[Work order 1]:
In the passage below on Jatropha seed oil, what is the major protein constituent of the Jatropha oil body?
[Work order 2]:
List the lipid metabolism proteins that the passage below on Jatropha seed oil names as targets of the 9 differentially expressed lncRNAs.

[Page text]:
□ □ □
Seed oil is always the focus of J, curcas, a promising biodiesel plant. Interestingly, several important proteins involved in lipid metabolism were found to be the target of 9 differentially expressed lncRNAs, including lipase, lipid-transfer protein, O-fatty acyltransferase, oleosin, and non-specific lipid-transfer protein (Fig. 5). In oil seeds, oil is stored in oil body surrounded by a half-unit phospholipid membrane containing oleosin, and oleosin is the major protein constituent of Jatropha oil body53. It agrees with previous reports that the oleosin is the target of lncRNA in the developing seed of Brassica napus and pigeonpea19,22. The non-specific lipid-transfer proteins facilitate the transfer of fatty acids and phospholipids between membranes. Mean while, phospholipase D zeta regulated by MSTRG.27126.3 through miR827 enhance diacylglycerol flux into triacylglycerol54. These results suggested that lncRNAs act pivotal part in the oil accumulation of Jatropha seeds.
□ □ □
[Dataset excerpts]:
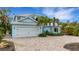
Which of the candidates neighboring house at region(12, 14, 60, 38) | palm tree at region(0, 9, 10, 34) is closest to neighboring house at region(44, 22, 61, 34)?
neighboring house at region(12, 14, 60, 38)

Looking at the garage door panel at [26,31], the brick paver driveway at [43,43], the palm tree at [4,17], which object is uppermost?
the palm tree at [4,17]

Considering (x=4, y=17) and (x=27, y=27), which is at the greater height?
(x=4, y=17)

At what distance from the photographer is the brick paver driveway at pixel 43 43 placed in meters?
2.01

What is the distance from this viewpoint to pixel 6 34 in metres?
1.98

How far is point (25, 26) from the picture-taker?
2012mm

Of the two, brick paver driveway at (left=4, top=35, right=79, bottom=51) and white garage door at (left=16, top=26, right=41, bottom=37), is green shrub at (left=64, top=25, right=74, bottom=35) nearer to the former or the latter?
brick paver driveway at (left=4, top=35, right=79, bottom=51)

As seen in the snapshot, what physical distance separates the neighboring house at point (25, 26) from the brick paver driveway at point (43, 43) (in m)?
0.05

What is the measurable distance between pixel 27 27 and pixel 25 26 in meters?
0.02

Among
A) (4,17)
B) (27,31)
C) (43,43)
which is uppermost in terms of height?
(4,17)

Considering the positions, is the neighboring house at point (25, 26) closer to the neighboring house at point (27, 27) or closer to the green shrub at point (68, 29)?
the neighboring house at point (27, 27)

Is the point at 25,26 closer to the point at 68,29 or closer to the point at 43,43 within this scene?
the point at 43,43

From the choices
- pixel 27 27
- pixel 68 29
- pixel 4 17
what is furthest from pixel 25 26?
pixel 68 29

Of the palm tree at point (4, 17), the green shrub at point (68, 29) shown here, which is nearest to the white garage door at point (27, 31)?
the palm tree at point (4, 17)
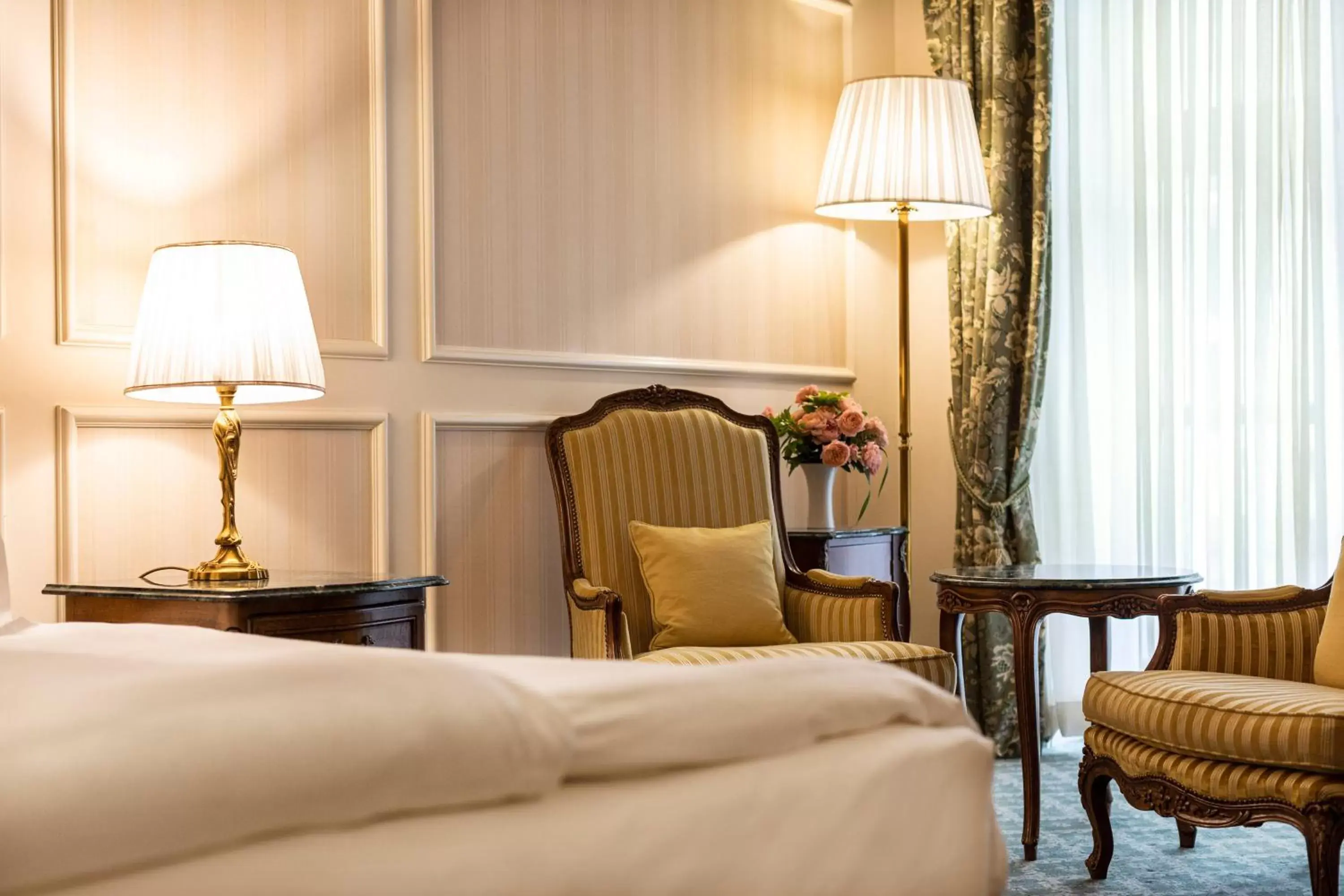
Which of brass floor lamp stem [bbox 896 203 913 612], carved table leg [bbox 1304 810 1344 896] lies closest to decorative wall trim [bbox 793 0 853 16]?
brass floor lamp stem [bbox 896 203 913 612]

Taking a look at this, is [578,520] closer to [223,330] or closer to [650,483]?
[650,483]

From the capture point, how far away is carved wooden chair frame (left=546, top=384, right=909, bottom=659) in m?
3.34

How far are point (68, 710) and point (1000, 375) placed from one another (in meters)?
3.67

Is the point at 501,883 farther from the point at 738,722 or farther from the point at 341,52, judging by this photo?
the point at 341,52

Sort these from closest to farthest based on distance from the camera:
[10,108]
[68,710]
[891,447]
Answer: [68,710] → [10,108] → [891,447]

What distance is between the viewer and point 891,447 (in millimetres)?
4805

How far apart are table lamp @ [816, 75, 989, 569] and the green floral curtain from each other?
8.5 inches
□ □ □
[Expected output 1]:
Oleosin

[Expected output 2]:
lipase, lipid-transfer protein, O-fatty acyltransferase, oleosin, non-specific lipid-transfer protein